At the eastern edge of downtown Vancouver, Canada remains the elevated viaducts of a freeway system that never came to be. In the 1960s, after a display of public engagement that has become legend in Vancouver, a proposed expressway was successfully opposed making Vancouver one of the only cities in North America without a major highway running through its core. Two viaduct roadways remain as monuments to this struggle. Now, city planners and the local communities agree; it’s time for them to go.
The viaducts, which move more than 40,000 commuters to and from the downtown core each day, have been criticized for acting as dividers between neighborhoods. In early 2012, a team of structural engineers and urban planners proposed the viaducts be removed and the land used for an at-grade road network that would permit more parkland and mixed-use development in the area. The proposal ensures commuting efficiency, while adding much needed waterfront access to Vancouver’s False Creek Inlet.
The at-grade plan would expand new roads built for the 2010 Olympic Winter Games and connect them with existing connector roads into the downtown core. In addition to ensuring that traffic patterns are not hindered, the plan proposes a more direct connection between Chinatown and False Creek, citing the possibility of a new waterfront retail and recreation area for the community. The plan emphasizes contemporary design that is functional for the broader community.

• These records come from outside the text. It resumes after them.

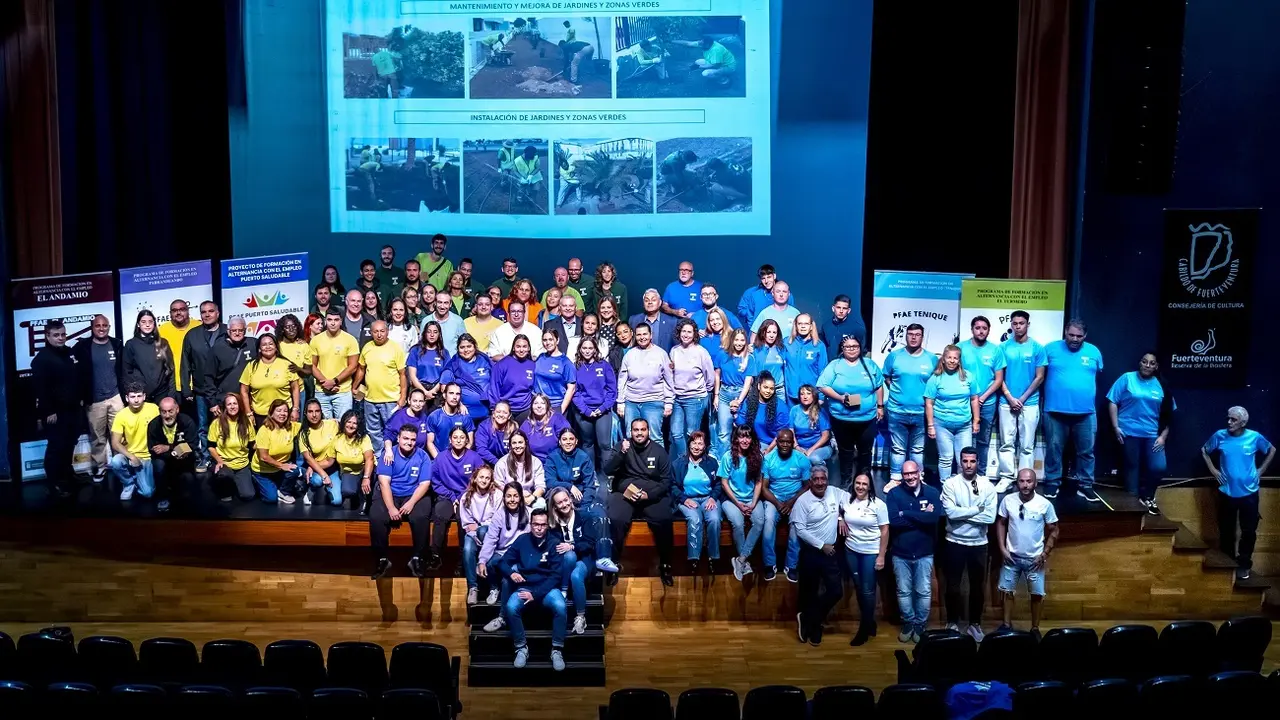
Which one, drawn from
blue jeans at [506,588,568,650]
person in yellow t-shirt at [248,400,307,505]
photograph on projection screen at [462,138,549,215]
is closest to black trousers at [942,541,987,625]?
blue jeans at [506,588,568,650]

Vancouver’s transportation engineer, Jerry Dobrovolny states that the proposal to remove the viaducts “is one of those big, city-shaping developments that come along only every two or three decades.” Whether or not the city takes full advantage of the city-shaping opportunity remains to be seen, but public consultations are well underway with the majority of city residents seeing the plan as a method of reconnecting communities long divided under the bridges of cement and steel.